What happens
Edward brings the mortally wounded Warwick to the ground at Barnet. As Warwick dies, he mourns his lost power and influence—comparing himself to a mighty cedar felled by an axe. Somerset and Oxford arrive too late with news that the queen has raised a fresh army in France, but Warwick's time has ended. Edward claims victory and prepares to march toward Tewkesbury.
Why it matters
Warwick's death marks the turning point of the entire play. The man who has 'set up and pulled down' kings—who crowned and deposed Henry, who raised Edward—now finds himself powerless before the very forces he helped unleash. His final speech is one of Shakespeare's most poignant meditations on the fragility of power. Warwick compares himself to a mighty cedar whose branches sheltered eagles and whose roots protected smaller trees from winter winds. But now those eyes 'dimmed with death's black veil' can no longer search out treasons, those wrinkles that were 'likened to kingly sepulchres' are filled with blood. The kingmaker has become just another corpse. What makes this moment devastating is not Warwick's defeat in battle, but his recognition that all his years of manipulation and strategic genius amount to nothing—he dies knowing his lands, his parks, his carefully built estate will pass to others.

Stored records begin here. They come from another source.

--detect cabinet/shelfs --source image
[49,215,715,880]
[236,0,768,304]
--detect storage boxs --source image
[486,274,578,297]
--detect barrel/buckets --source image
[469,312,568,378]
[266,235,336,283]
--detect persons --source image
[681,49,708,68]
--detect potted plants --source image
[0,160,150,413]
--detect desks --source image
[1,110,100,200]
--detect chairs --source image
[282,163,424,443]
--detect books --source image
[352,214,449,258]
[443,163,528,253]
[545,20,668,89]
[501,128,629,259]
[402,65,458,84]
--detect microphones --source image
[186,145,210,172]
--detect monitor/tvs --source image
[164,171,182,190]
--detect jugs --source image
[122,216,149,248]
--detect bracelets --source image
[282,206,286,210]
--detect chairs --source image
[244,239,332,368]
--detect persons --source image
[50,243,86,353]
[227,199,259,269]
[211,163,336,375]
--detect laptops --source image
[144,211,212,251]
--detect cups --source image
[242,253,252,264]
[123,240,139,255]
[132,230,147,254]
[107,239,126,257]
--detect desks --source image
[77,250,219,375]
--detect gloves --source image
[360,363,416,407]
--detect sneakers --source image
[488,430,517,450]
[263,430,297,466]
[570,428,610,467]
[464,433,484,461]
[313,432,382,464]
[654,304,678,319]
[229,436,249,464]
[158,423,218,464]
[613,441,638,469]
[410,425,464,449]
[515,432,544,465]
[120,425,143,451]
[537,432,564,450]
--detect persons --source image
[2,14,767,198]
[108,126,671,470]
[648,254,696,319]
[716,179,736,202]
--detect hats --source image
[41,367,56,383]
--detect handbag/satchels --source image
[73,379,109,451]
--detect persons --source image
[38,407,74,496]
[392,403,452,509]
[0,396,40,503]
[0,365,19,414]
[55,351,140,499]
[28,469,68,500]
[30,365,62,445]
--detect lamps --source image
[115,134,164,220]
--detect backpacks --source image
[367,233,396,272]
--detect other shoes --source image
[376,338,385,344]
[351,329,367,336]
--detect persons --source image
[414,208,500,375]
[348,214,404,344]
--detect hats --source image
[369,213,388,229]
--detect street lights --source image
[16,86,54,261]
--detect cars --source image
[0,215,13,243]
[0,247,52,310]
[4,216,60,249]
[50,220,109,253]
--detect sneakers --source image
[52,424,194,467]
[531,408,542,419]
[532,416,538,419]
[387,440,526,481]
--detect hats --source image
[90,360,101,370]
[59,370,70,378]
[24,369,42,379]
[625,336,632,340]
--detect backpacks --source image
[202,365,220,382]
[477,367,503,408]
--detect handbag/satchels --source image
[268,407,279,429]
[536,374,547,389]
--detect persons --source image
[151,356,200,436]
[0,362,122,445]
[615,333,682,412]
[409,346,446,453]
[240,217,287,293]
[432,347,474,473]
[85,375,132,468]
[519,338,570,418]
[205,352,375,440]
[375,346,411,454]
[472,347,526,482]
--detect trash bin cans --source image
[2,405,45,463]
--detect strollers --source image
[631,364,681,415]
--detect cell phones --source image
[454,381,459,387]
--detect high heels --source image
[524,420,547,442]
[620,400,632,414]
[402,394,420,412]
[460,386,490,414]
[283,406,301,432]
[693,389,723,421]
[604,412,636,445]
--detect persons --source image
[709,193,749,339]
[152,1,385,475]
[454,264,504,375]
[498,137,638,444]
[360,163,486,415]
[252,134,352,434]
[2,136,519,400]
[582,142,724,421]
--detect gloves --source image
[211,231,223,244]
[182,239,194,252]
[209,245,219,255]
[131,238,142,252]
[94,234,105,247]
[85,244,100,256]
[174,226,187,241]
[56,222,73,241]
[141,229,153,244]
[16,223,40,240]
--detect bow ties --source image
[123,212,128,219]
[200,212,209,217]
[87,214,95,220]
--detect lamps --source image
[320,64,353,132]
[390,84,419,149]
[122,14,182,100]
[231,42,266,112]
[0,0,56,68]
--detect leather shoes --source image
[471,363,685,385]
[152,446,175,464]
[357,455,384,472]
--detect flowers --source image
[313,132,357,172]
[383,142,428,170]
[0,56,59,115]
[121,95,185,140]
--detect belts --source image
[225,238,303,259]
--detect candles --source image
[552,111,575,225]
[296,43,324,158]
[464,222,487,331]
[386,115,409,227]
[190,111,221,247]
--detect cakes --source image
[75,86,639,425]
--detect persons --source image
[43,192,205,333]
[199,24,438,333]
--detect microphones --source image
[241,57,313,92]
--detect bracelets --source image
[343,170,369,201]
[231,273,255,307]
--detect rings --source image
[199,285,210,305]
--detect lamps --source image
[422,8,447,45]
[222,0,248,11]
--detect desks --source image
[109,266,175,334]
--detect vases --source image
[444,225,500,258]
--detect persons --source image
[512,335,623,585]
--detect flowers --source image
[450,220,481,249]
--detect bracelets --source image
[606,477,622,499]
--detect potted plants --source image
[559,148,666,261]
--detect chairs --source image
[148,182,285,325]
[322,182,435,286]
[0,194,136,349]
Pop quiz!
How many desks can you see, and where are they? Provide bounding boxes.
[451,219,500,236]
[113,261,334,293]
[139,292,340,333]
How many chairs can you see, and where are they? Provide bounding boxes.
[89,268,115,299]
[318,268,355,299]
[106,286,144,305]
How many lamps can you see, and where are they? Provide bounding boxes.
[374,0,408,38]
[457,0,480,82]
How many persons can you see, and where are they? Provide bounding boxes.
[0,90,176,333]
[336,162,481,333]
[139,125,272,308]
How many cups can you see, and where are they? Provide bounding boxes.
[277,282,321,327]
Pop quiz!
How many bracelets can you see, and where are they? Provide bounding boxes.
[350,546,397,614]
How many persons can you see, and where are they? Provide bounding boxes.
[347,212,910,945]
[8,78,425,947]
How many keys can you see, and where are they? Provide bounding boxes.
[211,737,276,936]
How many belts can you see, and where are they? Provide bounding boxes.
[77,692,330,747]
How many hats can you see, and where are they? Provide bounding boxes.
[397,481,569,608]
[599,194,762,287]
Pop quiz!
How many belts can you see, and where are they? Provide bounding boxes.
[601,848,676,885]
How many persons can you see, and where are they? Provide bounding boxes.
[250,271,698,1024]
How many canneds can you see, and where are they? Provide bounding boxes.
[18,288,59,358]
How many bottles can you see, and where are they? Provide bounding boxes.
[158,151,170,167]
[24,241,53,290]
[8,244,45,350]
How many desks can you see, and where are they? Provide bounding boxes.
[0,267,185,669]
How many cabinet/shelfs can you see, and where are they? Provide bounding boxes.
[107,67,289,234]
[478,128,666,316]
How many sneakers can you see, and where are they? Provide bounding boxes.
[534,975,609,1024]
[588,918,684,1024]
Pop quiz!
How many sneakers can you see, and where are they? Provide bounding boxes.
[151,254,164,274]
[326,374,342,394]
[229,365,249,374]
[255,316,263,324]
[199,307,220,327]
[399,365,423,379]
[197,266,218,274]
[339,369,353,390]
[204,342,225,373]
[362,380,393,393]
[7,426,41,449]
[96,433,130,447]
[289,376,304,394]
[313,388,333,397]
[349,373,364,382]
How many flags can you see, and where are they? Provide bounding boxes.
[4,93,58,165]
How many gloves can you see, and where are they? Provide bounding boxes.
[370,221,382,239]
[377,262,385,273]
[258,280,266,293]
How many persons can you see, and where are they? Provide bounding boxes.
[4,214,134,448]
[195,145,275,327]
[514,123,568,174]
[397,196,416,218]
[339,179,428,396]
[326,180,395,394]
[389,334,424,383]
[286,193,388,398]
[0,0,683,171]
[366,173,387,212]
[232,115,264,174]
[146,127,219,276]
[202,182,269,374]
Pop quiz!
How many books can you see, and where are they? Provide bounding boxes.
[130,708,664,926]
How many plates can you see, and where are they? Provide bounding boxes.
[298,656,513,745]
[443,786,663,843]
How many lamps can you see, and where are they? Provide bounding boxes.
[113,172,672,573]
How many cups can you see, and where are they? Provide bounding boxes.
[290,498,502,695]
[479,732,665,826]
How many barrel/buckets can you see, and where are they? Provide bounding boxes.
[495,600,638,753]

The arrival of Somerset and Oxford with news of the queen's fresh army underscores the play's central horror: the war will not end. Even Warwick's death does not bring peace. The cycle of violence that has consumed England will continue—Margaret is raising armies, new battles loom. Warwick's final acceptance that he 'must yield' his body to the earth carries a quiet dignity, but also a sense of futility. He will not live to see the resolution he fought for. Edward's brisk victory and immediate march toward Tewkesbury show a man who has learned to move with violence, to treat war not as a moral crisis but as a necessary tool of power. The contrast between Warwick's eloquent death and Edward's businesslike triumph suggests that the age of the old nobility—of men like Warwick who understood kingship as an art—is ending. What emerges is a colder, more pragmatic world.